How Could You Like That Book? - lermontov
http://www.nybooks.com/blogs/nyrblog/2015/nov/10/how-could-you-like-that-book/
======
marincounty
"Reading Neuman’s The Traveler of the Century, I appreciate that he is
brilliant, that he effortlessly churns out page after page of complex prose,
but I feel the whole thing is an ambition-driven exercise in literariness.
Same with so many who flaunt their fancy prose."

I'm not a big reader of fiction. I don't mind fancy prose if the author book
is interesting. I know everyone has different interests, but I am tired of
authors who ran out of interesting plots years ago, or never had any to begin
with; but get seem to get by with fancy flowery prose? To budding new writers,
lay off the cigarette imagery. "The room was beyond squalor. The lit cigarette
had burned down to the filter. A blue albuteral inhaler was clenched in his
right hand, like a baby holds a rattle." Please, we got the imagery with "He
had a lit cigarette in the ashtray."

Or maybe, I'm wrong?

I wouldn't take one word out of Nabrakov's Lolita. That said, there's a lot of
modern books I wish were under 200 pages. I just don't see the need for 500
pages of anything. That goes 10 fold for technical books.

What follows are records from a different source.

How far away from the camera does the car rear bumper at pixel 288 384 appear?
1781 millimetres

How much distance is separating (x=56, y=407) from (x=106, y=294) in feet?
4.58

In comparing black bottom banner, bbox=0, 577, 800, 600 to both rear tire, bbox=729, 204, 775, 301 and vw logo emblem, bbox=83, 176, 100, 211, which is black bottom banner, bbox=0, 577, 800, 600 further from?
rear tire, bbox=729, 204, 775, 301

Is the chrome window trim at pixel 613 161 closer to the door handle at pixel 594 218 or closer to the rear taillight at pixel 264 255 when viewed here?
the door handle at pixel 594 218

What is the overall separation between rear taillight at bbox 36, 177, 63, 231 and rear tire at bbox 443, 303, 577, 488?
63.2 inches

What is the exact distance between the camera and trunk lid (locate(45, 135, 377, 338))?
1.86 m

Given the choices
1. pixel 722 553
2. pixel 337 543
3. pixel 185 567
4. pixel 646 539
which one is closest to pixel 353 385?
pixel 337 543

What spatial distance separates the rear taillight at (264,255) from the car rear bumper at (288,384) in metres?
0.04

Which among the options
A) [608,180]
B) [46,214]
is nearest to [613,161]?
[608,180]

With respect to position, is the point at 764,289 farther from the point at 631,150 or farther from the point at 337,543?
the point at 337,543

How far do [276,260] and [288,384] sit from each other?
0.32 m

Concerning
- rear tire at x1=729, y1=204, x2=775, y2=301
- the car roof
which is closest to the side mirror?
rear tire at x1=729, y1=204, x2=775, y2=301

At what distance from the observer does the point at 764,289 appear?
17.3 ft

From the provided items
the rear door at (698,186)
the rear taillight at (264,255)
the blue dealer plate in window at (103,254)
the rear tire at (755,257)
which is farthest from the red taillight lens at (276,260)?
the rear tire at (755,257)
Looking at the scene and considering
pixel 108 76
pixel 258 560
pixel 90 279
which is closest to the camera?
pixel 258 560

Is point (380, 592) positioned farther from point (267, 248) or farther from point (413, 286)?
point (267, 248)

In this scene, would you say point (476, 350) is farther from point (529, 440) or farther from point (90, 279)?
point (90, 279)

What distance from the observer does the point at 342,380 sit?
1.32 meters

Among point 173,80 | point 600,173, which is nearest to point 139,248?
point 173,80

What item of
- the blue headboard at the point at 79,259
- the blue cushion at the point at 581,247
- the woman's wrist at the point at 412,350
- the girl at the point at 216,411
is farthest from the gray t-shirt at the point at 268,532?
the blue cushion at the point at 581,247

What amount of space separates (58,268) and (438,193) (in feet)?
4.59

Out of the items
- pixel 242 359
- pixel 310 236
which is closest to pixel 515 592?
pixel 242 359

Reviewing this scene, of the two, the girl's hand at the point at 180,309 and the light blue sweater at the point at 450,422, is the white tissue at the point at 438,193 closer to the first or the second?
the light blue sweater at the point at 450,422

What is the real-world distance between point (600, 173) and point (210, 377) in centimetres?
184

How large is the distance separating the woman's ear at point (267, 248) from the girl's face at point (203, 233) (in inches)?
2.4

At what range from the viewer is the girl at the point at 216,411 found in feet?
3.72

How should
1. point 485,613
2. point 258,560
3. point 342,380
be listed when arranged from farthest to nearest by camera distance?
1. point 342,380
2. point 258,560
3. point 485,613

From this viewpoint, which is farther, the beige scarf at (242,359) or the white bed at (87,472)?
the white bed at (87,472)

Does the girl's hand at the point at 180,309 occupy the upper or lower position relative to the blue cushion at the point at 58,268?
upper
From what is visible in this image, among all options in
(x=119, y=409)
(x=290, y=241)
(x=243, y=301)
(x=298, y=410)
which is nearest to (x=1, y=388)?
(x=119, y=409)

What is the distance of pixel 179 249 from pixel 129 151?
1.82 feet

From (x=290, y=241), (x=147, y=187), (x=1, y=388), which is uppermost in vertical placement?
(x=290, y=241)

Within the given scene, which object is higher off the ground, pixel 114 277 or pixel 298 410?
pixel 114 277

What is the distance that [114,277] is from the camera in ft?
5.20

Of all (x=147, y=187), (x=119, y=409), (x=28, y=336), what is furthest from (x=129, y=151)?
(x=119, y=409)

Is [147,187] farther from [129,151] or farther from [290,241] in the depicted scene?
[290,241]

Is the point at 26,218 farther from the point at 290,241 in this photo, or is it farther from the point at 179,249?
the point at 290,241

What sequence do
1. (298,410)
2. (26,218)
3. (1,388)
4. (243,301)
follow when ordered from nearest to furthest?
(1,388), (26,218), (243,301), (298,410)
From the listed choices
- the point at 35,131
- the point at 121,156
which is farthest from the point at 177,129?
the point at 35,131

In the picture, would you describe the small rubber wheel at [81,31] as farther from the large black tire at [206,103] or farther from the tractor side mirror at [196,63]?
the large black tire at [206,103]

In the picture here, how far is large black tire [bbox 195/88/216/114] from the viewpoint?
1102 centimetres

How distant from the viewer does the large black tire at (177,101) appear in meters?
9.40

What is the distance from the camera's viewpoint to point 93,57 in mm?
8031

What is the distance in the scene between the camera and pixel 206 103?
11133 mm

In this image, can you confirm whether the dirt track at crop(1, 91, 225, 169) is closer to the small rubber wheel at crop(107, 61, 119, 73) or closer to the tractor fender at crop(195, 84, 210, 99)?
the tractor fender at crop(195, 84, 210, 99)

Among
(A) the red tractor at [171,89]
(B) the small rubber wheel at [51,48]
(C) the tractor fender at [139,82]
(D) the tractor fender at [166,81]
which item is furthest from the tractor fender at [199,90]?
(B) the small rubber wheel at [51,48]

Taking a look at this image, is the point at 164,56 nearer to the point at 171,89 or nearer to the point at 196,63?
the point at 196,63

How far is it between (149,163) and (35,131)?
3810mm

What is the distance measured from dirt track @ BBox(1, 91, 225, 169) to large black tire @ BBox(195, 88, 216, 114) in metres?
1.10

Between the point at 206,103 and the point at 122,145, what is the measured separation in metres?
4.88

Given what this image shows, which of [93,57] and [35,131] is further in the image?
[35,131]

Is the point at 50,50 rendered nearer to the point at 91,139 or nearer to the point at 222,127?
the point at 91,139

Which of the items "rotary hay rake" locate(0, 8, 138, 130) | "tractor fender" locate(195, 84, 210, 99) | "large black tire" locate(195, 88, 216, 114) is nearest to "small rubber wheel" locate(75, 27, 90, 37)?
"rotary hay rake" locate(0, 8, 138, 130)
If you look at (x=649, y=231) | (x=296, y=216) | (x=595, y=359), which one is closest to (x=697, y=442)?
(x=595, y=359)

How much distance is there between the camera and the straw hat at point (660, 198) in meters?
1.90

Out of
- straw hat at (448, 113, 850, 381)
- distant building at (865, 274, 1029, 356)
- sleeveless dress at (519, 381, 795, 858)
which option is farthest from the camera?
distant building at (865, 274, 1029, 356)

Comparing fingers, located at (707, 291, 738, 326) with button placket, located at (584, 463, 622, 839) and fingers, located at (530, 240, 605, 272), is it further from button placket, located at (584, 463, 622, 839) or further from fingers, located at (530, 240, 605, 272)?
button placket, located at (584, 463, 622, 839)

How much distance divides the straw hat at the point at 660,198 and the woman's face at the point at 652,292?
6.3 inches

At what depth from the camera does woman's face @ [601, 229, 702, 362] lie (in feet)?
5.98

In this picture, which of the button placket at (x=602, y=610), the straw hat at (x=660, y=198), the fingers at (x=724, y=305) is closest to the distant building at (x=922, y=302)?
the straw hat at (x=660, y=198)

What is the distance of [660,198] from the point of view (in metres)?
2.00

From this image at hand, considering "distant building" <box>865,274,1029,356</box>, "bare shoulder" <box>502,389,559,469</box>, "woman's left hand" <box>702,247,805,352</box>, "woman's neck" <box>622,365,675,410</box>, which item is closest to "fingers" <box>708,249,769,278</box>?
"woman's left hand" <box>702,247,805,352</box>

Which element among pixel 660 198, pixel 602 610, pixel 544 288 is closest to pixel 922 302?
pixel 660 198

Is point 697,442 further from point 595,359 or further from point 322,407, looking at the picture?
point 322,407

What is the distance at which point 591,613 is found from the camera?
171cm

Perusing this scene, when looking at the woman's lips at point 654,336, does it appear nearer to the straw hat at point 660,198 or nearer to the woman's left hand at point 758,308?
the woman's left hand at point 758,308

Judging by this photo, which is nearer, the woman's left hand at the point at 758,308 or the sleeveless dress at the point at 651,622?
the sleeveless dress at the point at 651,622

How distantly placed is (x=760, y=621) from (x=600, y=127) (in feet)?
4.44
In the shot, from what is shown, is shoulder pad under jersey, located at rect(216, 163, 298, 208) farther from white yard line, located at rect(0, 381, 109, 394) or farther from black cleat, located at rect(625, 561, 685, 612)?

I'm a poor reader with most fiction, or the fiction I was forced to read in
college. My reading skills improved greatly when I was given a tight, usually
short story. A Woody Allen story comes to mind. And, I really liked Jack
London's book about freezing in the wilderness. Forget the name of both
stories, but I was astonished London wrote it on a beach in Hawaii, and the
short story Woody wrote was in Playboy. It had nothing to do with sex either.

Since, I'm not a big fiction reader, but I read a lot of non-fiction. My hope
is technical books in the future will get better--shorter--to the point. I
wouldn't mind if technical authors used numbers to list their points? 1. The
idea. 2. The procedure. 3. Problems that might arise.

I wouldn't even mind if author's used numbering like in legal documents. I
love visual technical books, but haven't seen any done really well yet. And I
see nothing wrong with techniclal books that use a comic book form--like some
military manuals are written.

Again, I'm the last person who should comment on a person's writing.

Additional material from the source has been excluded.